2
votes

Im'using CNN for short text classification (classify the production title). The code is from http://www.wildml.com/2015/12/implementing-a-cnn-for-text-classification-in-tensorflow/

The accuracy in trainning set, test set, validatino set is blow: enter image description here

and loss is different. The loss of validation is double than the loss of trainning set and test set.(I can't upload more than 2 pictures. sorry!)

The trainning set and test set are from web by crawler, then split them with 7:3.And the validation is from real app message and tagged by manual marking.

I have tried almost every hyper-parameters.

I have tried up-sampling, down-sampling, none-sampling.

batch size of 1024, 2048, 5096

dropout with 0.3, 0.5, 0.7

embedding_size with 30, 50, 75

But none of these work!

Now I use the param below:

batch size is 2048.

embedding_size is 30.

sentence_length is 15

filter_size is 3,4,5

dropout_prob is 0.5

l2_lambda is 0.005

At first I think it is overfit.But the model performs well in test set then trainning set.So I confused!

Is it the distribution between test set and trainning set is much different?
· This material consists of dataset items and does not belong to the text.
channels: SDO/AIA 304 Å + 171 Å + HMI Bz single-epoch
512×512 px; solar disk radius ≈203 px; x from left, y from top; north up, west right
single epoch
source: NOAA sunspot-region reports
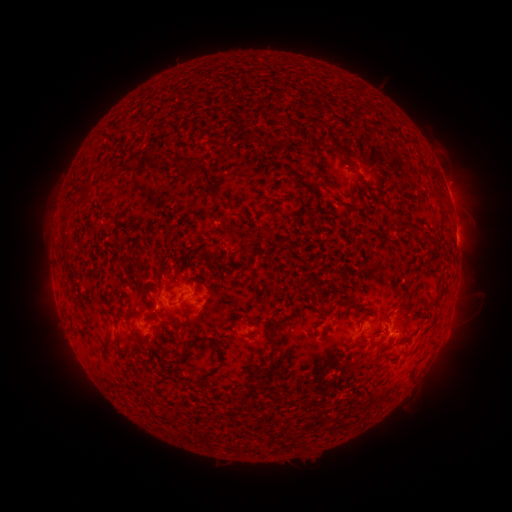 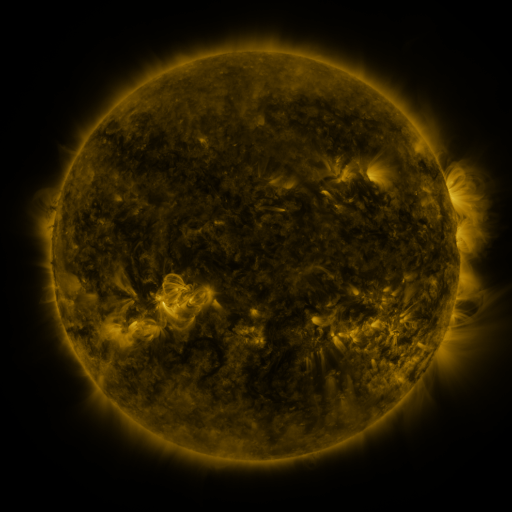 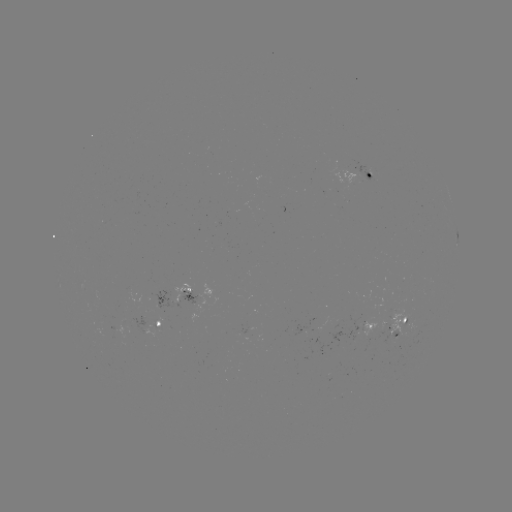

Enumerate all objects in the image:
spotted active region: (369, 173)
spotted active region: (449, 193)
spotted active region: (457, 238)
spotted active region: (183, 296)
spotted active region: (159, 323)
spotted active region: (400, 329)
spotted active region: (365, 333)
How can I increase the performance in validation set?

2
Are you sure you have your traces in that plot labeled correctly? Seems weird that your test accuracy is the highest. Almost definitely not right?chris
@chris_anderson Thx! I'm sure the trace in that plot labeled correctly.I don't know why, The validation accuracy is too lowNan.Zhang
Are you able to reproduce the accuracy in the original tutorial? What is the expected validation accuracy for this model?Yao Zhang
@YaoZhang Thx! The expected validation accuracy is 92% at least, like dev accuracy in the graph. And trained several hours later, the validation loss is 6 times larger than training loss. Is it something wrong with my validation set?Nan.Zhang

2 Answers

0
votes

I think this difference in loss comes from the fact that the validation dataset was collected from a different domain than the training/test sets:

The training set and test set are from web by crawler, then split them with 7:3.And the validation is from real app message and tagged by manual > marking

The model did not see any real app message data during training, so it unsurprisingly fails to deliver good results on the validation set. Traditionally, all three sets are generated from the same pool of data (say, with a 7-1-2 split). The validation set is used for hyperparameter tuning (batch_size, embedding_length, etc.), while the test set is held-out for an objective measure of model performance.
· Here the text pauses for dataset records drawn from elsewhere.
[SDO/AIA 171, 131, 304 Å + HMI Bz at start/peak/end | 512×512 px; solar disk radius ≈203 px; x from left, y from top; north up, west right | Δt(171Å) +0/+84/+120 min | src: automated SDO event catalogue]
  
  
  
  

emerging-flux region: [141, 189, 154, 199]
If you are concerned ultimately concerned with performance on the app data, I would split that dataset up 7-1-2 (train-validation-test) and augment the training data with web crawler data.

0
votes

I think the loss on validation set is high because the validation data comes from real app message data which may be more realistic than the training data you obtained from web crawling which may contain noise. Your learning rate is very high and batch size if pretty big than what's recommended. You can try learning rates in [0.1, 0.01, 0.001 and 0.0001], batch size in [32, 64], other hyperparameter values seems to be okay.

I would like to comment on the training, validation and test set. Training data is split into training and validation sets for training while test set is the data we don't touch and use only to test our model at last. I think your validation set is the 'test set' and your test set is the 'validation set'. That's how I would refer to them.